As any fule kno, the purpose of a Blackberry (known in the young people speak as a "crackberry") is to take photos of things you're eating (or are about to eat) and upload them straight to facebook. Given my non-existent sense of direction, the GPS may also be useful. Anyway, it turns out, when I read the fine-print of the corporate plan (le blahblah, as they called it on the French pre-paid sim card I bought) the minimum monthly spend if you want a free crackberry (and let's face it, who doesn't?) doesn't include the interweb access. Pah, I say to that. So doing my calcumalations, it turns out is cheaper to buy one outright on ebay and then just connect. So am currently doing that. And by "doing that", I mean obsessively hitting the refresh button to check I am still the highest bidder.

I am also somewhat tired. By the time we watched the new Miss Marple (who has clearly killed the real Miss Marple and buried her in the garden - NOW THERE'S A REAL MURDER MYSTERY) and Hugo cleaned up and walked the dog etc, it was way late. While aforesaid cleaning and walking of the canine were taking place I lay in bed reading one of the books I borrowed from the university library on British folklore. Specifically, the chapter on various different ways to summon up the Devil.
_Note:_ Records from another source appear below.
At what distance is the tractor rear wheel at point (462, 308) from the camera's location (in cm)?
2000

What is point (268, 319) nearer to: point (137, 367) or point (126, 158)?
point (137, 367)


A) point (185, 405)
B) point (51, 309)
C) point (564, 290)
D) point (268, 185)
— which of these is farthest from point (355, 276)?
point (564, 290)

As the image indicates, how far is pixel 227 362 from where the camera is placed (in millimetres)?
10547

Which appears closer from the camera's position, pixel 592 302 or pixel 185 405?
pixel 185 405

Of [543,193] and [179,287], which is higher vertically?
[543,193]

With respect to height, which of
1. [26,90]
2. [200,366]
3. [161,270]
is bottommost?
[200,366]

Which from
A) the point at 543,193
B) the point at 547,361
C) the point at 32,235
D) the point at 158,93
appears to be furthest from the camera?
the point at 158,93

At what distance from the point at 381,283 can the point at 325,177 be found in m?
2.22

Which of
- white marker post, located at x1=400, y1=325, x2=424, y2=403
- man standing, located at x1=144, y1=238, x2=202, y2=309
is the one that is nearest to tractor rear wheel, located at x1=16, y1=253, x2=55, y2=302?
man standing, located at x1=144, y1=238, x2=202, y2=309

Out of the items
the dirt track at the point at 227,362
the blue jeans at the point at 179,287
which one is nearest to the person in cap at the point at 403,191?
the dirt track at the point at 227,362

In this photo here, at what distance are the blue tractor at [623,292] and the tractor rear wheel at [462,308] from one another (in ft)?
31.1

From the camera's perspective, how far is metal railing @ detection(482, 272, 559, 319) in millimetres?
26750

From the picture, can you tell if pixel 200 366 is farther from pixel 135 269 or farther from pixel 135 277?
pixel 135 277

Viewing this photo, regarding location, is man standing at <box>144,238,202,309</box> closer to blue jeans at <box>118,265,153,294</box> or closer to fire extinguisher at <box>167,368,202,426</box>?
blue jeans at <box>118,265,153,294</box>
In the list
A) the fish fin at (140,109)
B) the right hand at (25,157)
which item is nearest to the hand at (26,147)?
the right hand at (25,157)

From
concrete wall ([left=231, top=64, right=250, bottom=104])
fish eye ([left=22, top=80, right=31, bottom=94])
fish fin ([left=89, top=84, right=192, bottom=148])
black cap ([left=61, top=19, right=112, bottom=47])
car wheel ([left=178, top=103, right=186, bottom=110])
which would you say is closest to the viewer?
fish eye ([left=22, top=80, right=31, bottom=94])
The book does not explain WHY you would want to summon the devil. Perhaps to sup with him using a long spoon? Or to challenge him to a duel where you both play fiddles**? Or to turn everything into an all-singing, all-dancing, Joss-Whedon-directed musical extravaganza? By the way, Dollhouse, still rocks in a non anti-feminist way. But I digress. Back to summoning the Devil. It seems there are various features of the British landscape and/or architecture and/or certain graves in certain graveyards that belong to the devil. And to summon him up, all you have to do is walk around them widdershins seven times, and lo, the Devil appears. At which stage presumably you can invite him to supper/challenge him to play the fiddle/ask him who does his eyebrows/request musical interludes.

Is it lunchtime yet?




*Like for example put a curse on the bastard from unit 1 who keeps stealing our weekend Herald Suns.
**I am personally of the opinion that the squeezebox is a far more Satanic instrument. And a solid gold squeezebox would be a sight to be seen.

4 comments:

oldeboots said...

hopefully it is not too late, but i think that you should eschew the crackberry for an applephone.

they are excellent, except for the fact that the new york times crossword application is clearly flawed because it is telling me that i have an incorrect answer today. and that is really hampering my work rate at the moment.

Rebekka said...

Totes too late. Plus, work only supports the Crackberry, and how am I supposed to slack off in cafes if I can't get my work emails? (If anyone from work is reading this, that was totally, er, ironic).

Mindy said...

There were exclamations of "What!?!" from both the Mister and I last night as we watched the opening of Marple. Totally wrong. She's too interested in everything. The *real* Miss Marple had that lovely air of being completely off with the fairies which is what made her so good at what she did. This one is just nosy.

Rebekka said...

YES! And her HAIR! The real Miss Marple had uncontrolled curls, not an old-lady set-once-a-week-at-the-hairdresser style.